Empresas do Simples Nacional não terão alterações em 2026 — a fase de testes não as atinge. Mas a decisão estratégica começa agora: até setembro de 2026, empresas do Simples precisam optar se, em 2027, continuam no regime favorecido ou migram para o novo sistema.

A reforma criou o Simples Híbrido: a empresa continua no Simples, mas destaca IBS e CBS na nota fiscal. Esses tributos podem ser usados como crédito integral pelo comprador — eliminando a desvantagem competitiva que hoje existe quando grandes empresas compram de fornecedores do Simples.

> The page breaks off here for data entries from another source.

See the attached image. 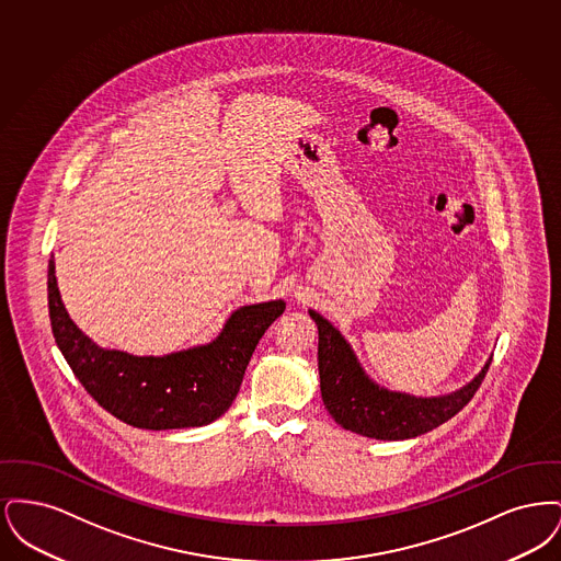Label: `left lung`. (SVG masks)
Masks as SVG:
<instances>
[{"label": "left lung", "mask_w": 561, "mask_h": 561, "mask_svg": "<svg viewBox=\"0 0 561 561\" xmlns=\"http://www.w3.org/2000/svg\"><path fill=\"white\" fill-rule=\"evenodd\" d=\"M309 316L320 332L318 368L323 405L341 427L374 439H410L444 425L476 396L492 364L490 357L469 385L450 396L414 398L387 391L362 370L353 348L330 321L316 311Z\"/></svg>", "instance_id": "obj_1"}]
</instances>
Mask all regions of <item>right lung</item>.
<instances>
[{"label": "right lung", "mask_w": 561, "mask_h": 561, "mask_svg": "<svg viewBox=\"0 0 561 561\" xmlns=\"http://www.w3.org/2000/svg\"><path fill=\"white\" fill-rule=\"evenodd\" d=\"M48 309L54 341L83 389L126 425L163 431L202 427L229 410L254 348L284 313L286 302L241 307L213 343L163 357H136L92 343L60 300L53 259L48 263Z\"/></svg>", "instance_id": "1"}]
</instances>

A escolha entre Simples tradicional e Simples Híbrido depende do perfil dos seus clientes: se você vende majoritariamente para empresas no Lucro Real, o Híbrido pode tornar sua empresa mais competitiva. Se vende para consumidor final, o Simples tradicional pode continuar sendo mais vantajoso.


Checklist: 12 ações para preparar sua empresa

Dividimos as ações em três horizontes temporais. O mais importante: não espere 2027.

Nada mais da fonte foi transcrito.